EXCERPT PROVIDED>
Supreme Court declines to hear health reform challenge
NEWS IN BRIEF — Posted Nov. 15, 2010
The U.S. Supreme Court on Nov. 8 rejected a preemptive challenge to the health system reform law, leaving the case, Baldwin v. Sebelius, for a lower appeals court to consider.
Plaintiffs Steve Baldwin, a former Republican member of the California Assembly, and the Pacific Justice Institute, a conservative California-based nonprofit legal defense organization specializing in religious freedom, sued Dept. of Health and Human Services Secretary Kathleen Sebelius this year. They asked the high court to declare the Patient Protection and Affordable Care Act, which was enacted this year, unconstitutional.
The plaintiffs allege Congress lacks the authority under the U.S. Constitution's Commerce Clause to require individuals and employers to purchase health insurance. They sought expedited Supreme Court review before the 9th U.S. Circuit Court of Appeals heard the case. The high court rarely hears cases before a lower court rules, but the plaintiffs believed there was an outside chance the court might take an early look at the case because of the health reform law's scope, said Peter Lepiscopo, counsel for the plaintiffs and managing partner at Lepiscopo & Morrow LLP in San Diego.

EXERCISE INSTRUCTIONS> Copy the report on the health reform challenge from "Supreme Court declines" up to and including "this year, unconstitutional.", replacing "high court" with "justices" throughout.

RAW DATA>
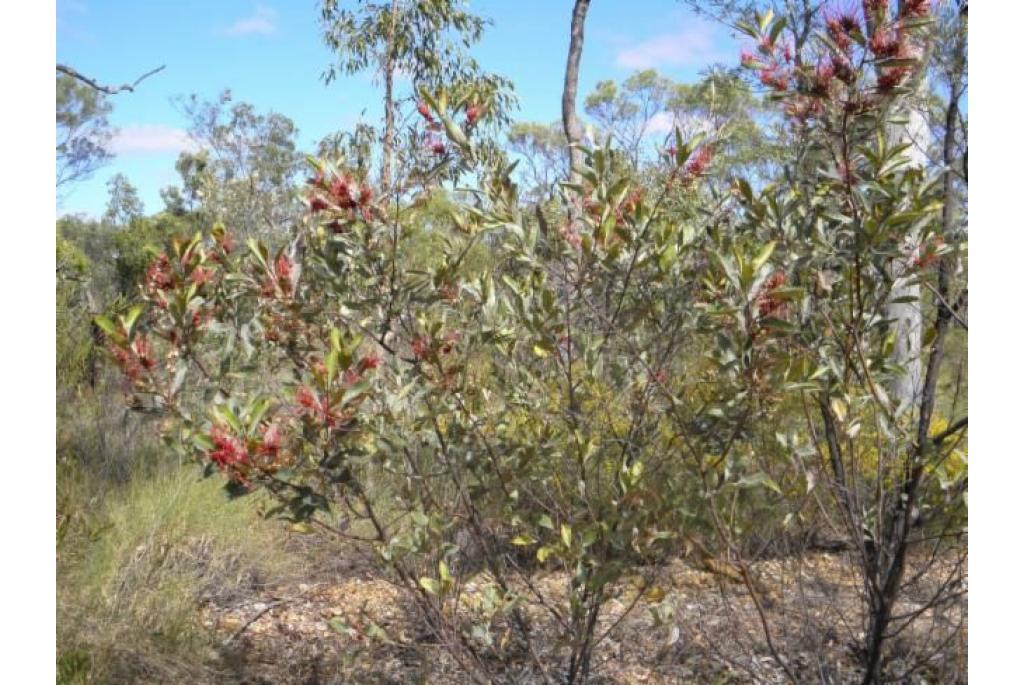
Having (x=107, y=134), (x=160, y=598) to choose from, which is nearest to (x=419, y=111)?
(x=160, y=598)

WRITTEN RESPONSE>
Supreme Court declines to hear health reform challenge
NEWS IN BRIEF — Posted Nov. 15, 2010
The U.S. Supreme Court on Nov. 8 rejected a preemptive challenge to the health system reform law, leaving the case, Baldwin v. Sebelius, for a lower appeals court to consider.
Plaintiffs Steve Baldwin, a former Republican member of the California Assembly, and the Pacific Justice Institute, a conservative California-based nonprofit legal defense organization specializing in religious freedom, sued Dept. of Health and Human Services Secretary Kathleen Sebelius this year. They asked the justices to declare the Patient Protection and Affordable Care Act, which was enacted this year, unconstitutional.